The Eastern Athletic Club (EAC) crowned a new wallyball King and Queen in the annual King/Queen of the Court tournament held at the EAC recently. The title of King of the Court now belongs to Alejandro Flores, the tallest King ever at 6 feet, 7 inches. Rewa Chan won the Queen of the Court, a crown she has worn four times previously.
Twelve men and six women, all open-level competitors, battled it out for top honors on Feb. 24, playing with and against each other during round-robin play at the EAC in Brooklyn Heights.
The players tallied up their points to 15 points per game for a total of 16 games for the men and 10 games for the women. This invitation-only event was sponsored by Wallyball International Inc. (WII), the American Wallyball Association (AWA) and the EAC itself.
The 30-year-old Flores, who nickname is “Caballito” or little horse, has been playing wallyball at the EAC since he was 17. The tall athlete has also played professional basketball in the Dominican Republic, Puerto Rico and mostly recently Venezuela.
“The competition was incredible this year,” says EAC wallyball coach George L. Cassius. “We had some of the tallest male players ever playing. Many of the top six finalists were over 6 feet tall.

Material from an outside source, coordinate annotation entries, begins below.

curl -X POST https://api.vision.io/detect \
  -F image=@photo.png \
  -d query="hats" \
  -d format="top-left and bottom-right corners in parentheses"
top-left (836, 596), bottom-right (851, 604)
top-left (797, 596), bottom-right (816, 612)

Interestingly, five out of the top 12 players selected, including three out of six finalists, were former winners of King of the Court.”
The other five finalists besides Flores were Yan Lager, who finished second; Dominic Griffin, Eric Archer, Justin Kazmark, and Mike Salak. Winner Flores took home $600 in prize money.
On the women’s side, it came down to a two-way tie between Chan and Melissa Mowery, with Chan winning on most points scored. “Chan made a comeback from last year’s loss in the finals to win yet again,” says Cassius, noting that Chan has won the most Queen of the Court events of any competitor. “Mowery moved up one spot, having finished third last year.” Chan won $150 in prize money.
Next year will see the return of Iris Gong, last year’s Queen of the Court winner. Gong could not compete because she was in her eight month of pregnancy, but she says she is looking forward to coming back next year.
“This was the 28th year for this unique event, and we continue to draw the best players in the sport of wallyball to the EAC,” says Cassius. He noted that information from wallyspot (www.wallyspot.com) was used to crunch statistics and produce colorful charts for the tournament.
Regular wallyball action for players of all levels is in full swing every Sunday from 3 to 7 p.m. at the EAC.